Exercise brief — Scan the entries for the string "Если" and give the number of lines that have it, nothing further.

------ Data section

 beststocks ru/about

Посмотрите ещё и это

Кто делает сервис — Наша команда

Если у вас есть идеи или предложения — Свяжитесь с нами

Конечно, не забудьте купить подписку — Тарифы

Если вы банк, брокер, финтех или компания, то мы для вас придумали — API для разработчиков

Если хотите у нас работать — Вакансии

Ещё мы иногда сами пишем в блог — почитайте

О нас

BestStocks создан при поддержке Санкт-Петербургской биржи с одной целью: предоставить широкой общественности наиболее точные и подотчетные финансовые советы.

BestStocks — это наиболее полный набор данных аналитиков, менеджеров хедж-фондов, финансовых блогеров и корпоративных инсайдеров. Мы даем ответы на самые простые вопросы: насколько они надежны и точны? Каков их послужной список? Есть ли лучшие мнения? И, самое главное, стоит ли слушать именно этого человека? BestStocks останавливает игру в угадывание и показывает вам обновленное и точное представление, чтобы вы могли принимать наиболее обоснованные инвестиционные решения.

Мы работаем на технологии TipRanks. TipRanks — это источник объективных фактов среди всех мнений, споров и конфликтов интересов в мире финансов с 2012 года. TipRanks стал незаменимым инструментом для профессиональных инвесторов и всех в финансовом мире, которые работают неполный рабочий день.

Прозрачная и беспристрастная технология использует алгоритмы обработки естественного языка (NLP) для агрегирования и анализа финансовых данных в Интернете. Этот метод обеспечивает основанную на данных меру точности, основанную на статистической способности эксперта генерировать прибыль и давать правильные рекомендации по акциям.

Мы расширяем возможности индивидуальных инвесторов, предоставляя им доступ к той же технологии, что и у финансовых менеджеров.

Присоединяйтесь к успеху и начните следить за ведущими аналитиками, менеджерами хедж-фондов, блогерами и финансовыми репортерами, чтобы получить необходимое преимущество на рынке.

------------

Completed task — 3